Text:
# # # #

The trial Norton AntiVirus I picked when I upgraded to XP SP2 has expired. I was on the verge of ordering Norton AV 2006 when the form prompted me for a "coupon code", and a Google search pointed me to this litany of horror stories regarding anti-virus software: botched upgrades, software that won't uninstall cleanly, incompetent support, etc. Which reminded me of my own Symantec software renewal heck on another PC, and two friends' off-and-on problems with McAfee updates.

Experienced users are clear about what they want from system software like anti-virus:
  • do one thing only and do it well
  • if it does lots of things, install and enable only those features the user wants
  • make it easy to later disable and uninstall unwanted features
  • not litter the Windows registry with lots of confusing values
  • run few startup programs, services, system tray icons, and processes
  • those few should be obvious, well-named, and easy to disable and uninstall
  • implement a simple reliable subscription update service that continues to work for years
  • upgrade in-place cleanly
  • uninstall cleanly
  • have good diagnostics linked to a complete knowledge base for when (not if) it goes wrong
That's what matters to me for anti-virus, CD burners, media players, photo organizers, printers, scanners, etc. because software that does too much and does it badly is going to f*** my computer over.

# # # #

Collected data
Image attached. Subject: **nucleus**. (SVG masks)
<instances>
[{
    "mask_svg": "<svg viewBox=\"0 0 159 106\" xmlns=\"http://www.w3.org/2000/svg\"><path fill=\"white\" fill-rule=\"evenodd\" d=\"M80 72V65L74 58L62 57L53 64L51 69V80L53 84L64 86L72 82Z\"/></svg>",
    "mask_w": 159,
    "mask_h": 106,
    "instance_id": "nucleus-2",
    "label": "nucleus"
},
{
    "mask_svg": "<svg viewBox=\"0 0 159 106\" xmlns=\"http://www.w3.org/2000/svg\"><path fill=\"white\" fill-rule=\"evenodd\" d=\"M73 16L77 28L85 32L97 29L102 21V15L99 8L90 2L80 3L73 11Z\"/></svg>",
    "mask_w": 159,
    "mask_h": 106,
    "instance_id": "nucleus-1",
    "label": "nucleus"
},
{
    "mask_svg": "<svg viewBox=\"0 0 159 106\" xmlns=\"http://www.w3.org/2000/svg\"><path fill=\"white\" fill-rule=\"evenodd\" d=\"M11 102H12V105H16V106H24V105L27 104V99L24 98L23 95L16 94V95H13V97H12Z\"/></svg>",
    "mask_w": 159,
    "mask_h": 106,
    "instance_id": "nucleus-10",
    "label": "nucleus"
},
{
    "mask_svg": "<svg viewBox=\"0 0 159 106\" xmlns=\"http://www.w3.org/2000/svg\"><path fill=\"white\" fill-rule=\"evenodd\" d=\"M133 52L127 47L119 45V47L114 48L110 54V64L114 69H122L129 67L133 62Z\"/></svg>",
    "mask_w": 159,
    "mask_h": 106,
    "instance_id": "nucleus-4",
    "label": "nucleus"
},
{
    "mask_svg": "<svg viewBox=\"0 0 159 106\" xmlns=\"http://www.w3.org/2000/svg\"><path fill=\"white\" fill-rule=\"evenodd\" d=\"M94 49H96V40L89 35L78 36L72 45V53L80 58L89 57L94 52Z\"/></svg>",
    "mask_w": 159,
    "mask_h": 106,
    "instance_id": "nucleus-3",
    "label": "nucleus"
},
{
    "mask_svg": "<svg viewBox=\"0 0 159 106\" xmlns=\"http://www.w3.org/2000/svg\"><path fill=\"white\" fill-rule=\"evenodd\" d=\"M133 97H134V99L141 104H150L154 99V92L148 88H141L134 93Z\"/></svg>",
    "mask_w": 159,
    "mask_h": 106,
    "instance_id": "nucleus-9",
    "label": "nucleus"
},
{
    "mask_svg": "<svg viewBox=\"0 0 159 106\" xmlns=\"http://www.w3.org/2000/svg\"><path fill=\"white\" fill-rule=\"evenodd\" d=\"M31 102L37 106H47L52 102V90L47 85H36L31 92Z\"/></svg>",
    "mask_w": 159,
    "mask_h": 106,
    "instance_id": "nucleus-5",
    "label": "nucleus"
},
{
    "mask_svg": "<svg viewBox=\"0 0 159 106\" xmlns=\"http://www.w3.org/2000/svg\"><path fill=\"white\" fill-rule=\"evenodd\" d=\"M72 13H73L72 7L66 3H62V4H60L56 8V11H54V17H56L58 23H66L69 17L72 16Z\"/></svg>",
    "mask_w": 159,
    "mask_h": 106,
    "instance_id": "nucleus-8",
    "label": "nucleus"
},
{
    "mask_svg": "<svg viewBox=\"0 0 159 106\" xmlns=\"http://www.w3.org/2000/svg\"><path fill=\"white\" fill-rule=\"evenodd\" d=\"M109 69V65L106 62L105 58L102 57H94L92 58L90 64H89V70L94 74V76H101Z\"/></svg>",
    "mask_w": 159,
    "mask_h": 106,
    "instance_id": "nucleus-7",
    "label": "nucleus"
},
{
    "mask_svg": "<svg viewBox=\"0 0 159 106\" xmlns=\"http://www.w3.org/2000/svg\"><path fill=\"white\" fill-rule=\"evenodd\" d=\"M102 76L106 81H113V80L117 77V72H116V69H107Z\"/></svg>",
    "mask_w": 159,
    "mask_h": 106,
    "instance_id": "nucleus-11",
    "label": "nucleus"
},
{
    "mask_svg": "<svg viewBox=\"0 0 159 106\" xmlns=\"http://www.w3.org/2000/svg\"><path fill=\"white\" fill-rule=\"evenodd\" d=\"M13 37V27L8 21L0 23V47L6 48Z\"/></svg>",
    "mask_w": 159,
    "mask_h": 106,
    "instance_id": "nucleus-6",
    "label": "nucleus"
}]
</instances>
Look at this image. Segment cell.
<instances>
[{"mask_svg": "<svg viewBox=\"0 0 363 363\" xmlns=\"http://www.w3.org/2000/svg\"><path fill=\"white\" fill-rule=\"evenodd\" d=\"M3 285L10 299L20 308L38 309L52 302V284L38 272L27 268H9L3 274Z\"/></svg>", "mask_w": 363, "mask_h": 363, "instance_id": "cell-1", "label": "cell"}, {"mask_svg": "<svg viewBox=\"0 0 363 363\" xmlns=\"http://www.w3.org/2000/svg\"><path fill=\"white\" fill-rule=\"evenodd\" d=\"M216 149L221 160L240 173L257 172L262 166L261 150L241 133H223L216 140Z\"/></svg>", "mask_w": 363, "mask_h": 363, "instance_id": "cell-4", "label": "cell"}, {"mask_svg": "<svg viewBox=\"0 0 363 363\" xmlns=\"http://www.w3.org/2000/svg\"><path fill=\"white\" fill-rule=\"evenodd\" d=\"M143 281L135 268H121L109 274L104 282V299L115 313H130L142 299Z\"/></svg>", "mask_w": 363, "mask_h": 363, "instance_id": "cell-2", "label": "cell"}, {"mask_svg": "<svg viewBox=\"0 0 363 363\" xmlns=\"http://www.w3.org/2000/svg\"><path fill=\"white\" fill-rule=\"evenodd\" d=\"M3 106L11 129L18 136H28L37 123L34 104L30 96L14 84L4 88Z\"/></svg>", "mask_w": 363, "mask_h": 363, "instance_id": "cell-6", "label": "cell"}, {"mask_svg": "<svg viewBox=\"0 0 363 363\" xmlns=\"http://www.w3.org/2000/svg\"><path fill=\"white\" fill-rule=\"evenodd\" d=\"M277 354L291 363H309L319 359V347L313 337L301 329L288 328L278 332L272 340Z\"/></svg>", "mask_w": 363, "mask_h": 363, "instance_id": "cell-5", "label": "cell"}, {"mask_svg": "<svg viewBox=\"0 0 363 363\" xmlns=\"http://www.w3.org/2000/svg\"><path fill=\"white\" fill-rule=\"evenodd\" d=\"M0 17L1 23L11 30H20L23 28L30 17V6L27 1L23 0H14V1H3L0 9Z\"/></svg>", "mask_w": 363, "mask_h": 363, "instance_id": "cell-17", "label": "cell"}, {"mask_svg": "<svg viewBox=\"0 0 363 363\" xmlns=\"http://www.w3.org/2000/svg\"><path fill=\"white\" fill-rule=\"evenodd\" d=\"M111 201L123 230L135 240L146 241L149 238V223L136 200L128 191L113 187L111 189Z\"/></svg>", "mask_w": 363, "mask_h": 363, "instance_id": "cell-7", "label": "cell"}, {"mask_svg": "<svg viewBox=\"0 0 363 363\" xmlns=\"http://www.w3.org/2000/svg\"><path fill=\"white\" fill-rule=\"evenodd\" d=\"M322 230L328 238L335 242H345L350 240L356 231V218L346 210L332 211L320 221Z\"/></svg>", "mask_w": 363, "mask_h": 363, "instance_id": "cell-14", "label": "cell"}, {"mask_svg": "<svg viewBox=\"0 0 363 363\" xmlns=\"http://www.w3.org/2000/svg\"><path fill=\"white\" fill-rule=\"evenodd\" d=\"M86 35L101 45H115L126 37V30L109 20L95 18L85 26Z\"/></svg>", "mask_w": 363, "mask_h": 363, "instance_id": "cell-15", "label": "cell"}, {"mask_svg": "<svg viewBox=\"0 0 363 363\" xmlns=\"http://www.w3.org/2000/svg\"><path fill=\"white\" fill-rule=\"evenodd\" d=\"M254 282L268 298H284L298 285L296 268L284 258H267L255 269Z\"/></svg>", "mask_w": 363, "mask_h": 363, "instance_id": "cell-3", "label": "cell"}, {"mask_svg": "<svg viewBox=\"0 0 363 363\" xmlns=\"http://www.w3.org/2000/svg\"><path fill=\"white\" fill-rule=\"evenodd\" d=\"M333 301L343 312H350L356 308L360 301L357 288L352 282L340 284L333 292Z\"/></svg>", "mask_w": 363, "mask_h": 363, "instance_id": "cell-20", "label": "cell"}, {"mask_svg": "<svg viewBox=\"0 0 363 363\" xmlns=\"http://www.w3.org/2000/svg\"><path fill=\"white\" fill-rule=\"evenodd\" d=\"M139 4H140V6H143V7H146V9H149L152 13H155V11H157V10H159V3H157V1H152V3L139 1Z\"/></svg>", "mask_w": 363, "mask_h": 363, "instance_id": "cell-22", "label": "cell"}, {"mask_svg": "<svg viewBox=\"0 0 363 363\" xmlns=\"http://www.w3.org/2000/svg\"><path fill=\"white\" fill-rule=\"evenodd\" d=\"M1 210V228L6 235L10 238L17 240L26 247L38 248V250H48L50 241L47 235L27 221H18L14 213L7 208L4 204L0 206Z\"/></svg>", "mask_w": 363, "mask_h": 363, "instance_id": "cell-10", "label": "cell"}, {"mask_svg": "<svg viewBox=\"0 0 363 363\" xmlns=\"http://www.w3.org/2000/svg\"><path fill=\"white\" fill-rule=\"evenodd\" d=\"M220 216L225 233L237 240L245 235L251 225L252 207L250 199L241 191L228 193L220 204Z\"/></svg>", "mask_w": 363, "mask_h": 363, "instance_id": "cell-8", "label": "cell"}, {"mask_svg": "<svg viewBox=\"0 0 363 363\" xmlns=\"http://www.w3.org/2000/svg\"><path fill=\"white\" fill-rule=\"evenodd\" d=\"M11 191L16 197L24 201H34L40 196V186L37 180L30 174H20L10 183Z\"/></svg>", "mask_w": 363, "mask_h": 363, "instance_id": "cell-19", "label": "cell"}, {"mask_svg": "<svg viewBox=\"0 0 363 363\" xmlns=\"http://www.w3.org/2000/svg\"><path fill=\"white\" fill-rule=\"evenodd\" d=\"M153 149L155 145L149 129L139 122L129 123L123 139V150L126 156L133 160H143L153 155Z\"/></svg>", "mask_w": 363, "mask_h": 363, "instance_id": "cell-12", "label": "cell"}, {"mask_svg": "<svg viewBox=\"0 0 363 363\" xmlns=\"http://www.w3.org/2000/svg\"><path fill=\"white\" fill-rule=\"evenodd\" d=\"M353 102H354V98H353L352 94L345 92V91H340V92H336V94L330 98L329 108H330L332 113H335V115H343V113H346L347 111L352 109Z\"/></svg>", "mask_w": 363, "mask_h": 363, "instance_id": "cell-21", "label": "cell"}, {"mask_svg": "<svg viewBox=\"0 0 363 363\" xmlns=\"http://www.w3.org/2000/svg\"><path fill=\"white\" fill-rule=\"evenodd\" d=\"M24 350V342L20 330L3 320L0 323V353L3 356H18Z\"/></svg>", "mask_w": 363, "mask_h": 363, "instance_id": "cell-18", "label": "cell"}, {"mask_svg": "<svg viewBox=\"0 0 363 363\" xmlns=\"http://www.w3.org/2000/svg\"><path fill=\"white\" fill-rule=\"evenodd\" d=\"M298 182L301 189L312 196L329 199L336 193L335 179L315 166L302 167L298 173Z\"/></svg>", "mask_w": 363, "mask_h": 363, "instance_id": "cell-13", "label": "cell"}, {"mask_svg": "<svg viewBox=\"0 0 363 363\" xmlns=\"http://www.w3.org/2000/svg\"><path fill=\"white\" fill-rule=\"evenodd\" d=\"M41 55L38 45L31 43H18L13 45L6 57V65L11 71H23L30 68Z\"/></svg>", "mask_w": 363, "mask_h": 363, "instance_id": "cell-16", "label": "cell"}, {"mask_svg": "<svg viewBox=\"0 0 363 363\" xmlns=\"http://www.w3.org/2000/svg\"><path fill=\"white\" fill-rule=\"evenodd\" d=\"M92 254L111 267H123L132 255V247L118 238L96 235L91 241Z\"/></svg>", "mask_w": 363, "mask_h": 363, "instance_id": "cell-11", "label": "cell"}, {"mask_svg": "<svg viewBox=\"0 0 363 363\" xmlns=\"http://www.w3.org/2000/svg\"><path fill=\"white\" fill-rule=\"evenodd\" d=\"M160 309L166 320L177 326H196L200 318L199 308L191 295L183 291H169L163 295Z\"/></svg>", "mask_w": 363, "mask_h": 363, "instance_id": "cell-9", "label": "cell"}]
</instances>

# # # #

Problems and tasks:
A – List every category that the final sentence of the anti-virus text names as one where these expectations matter.
B – Retype the anti-virus text from "The trial Norton" down to "with McAfee updates.".

Results by task:
A –
anti-virus
CD burners
media players
photo organizers
printers
scanners

B –
The trial Norton AntiVirus I picked when I upgraded to XP SP2 has expired. I was on the verge of ordering Norton AV 2006 when the form prompted me for a "coupon code", and a Google search pointed me to this litany of horror stories regarding anti-virus software: botched upgrades, software that won't uninstall cleanly, incompetent support, etc. Which reminded me of my own Symantec software renewal heck on another PC, and two friends' off-and-on problems with McAfee updates.